Since 2005, Italy has no military duty. After cuts and a modernization, the current occupational army together with the Air Force, the Navy and the military police, the Carabiners, amount to about 280,000 men. The country’s strained economy has also left traces in the defense budget.

FACTS – DEFENSE

Army: 102 200 men (2017)

The air Force: 41,900 Men (2017)

The fleet: 30 400 men (2017)

Military expenditure’s share of GDP: 1.5 percent (2017)

Military spending’s share of the state budget: 3.1 percent (2017)

2008

August

Increased police presence in cities

About 3,000 army soldiers are set to guard important buildings in major cities and patrol with police to increase security and fight crime. The opposition calls it a militarization of society without the intended effect.

July

Action against illegal immigration

Adopts security laws on illegal immigration that are considered targeted at Roma and other non-resident groups in Italy; About 75,000 foreign Roma, mainly from the EU country Romania and the Balkan countries, are estimated to be located in Italy.
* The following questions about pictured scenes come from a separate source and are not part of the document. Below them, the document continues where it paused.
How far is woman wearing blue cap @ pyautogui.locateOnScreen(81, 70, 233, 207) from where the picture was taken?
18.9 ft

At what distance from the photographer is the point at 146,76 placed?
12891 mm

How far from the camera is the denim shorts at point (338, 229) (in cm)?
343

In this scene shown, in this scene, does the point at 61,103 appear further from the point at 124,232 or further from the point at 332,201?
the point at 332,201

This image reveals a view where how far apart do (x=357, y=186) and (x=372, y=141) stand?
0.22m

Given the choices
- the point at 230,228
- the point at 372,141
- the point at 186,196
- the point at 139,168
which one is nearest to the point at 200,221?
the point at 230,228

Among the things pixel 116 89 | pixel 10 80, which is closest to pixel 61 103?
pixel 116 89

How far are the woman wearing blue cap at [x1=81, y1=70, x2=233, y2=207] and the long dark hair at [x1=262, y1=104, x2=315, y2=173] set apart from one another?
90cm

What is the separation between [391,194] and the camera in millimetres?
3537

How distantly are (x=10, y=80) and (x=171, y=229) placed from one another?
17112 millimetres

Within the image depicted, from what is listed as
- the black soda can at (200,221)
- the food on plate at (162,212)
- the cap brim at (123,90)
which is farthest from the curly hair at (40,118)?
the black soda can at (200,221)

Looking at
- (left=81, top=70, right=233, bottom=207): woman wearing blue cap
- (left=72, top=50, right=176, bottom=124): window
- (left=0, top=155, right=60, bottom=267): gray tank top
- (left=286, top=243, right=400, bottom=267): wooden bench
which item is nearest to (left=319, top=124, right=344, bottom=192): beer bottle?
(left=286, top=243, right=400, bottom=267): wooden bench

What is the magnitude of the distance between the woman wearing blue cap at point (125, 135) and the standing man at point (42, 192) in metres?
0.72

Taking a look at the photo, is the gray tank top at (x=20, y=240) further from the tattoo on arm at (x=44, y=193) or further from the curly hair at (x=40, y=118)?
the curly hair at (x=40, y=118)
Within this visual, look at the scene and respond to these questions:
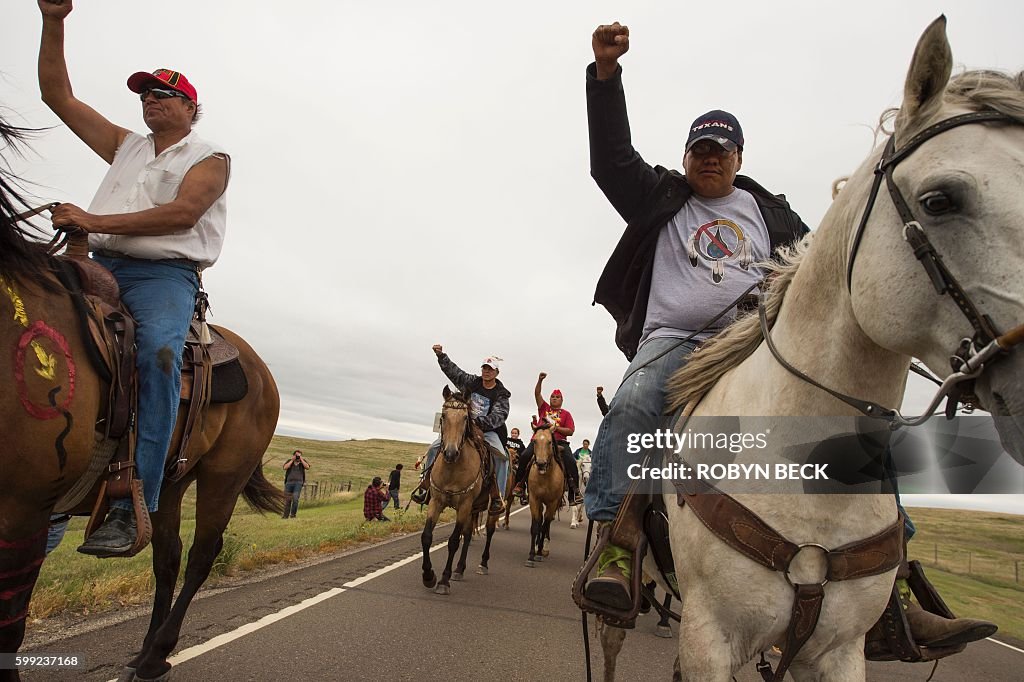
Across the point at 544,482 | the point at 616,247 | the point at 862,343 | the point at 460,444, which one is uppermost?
the point at 616,247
Politician peaks avoid prosecution

Parliament adopts a law that protects the head of government, the president and the Speaker of Parliament from prosecution. This means that several corruption trials against Prime Minister Berlusconi are put on ice.

May

The government swears in

May 7

Silvio Berlusconi takes over as head of government. His coalition is dominated by the people of Freedom, but the Confederation of Nord gets four ministerial posts. One of them is assigned to party leader Umberto Bossi.

April

Berlusconi wins

October 13

The parliamentary election is won by the financier and politician Silvio Berlusconi’s right alliance The People of Liberty in collaboration with the Northern Italian Confederation North and a small Sicilian party. Together, they receive 46.8 percent of the vote and a majority with 344 of the 630 seats in parliamentary house, the Chamber of Deputies. The newly formed leftist Democratic Party is also making a good choice. Together with the Allied Values’ Italy, the Democratic Party gets 37.5 percent of the vote.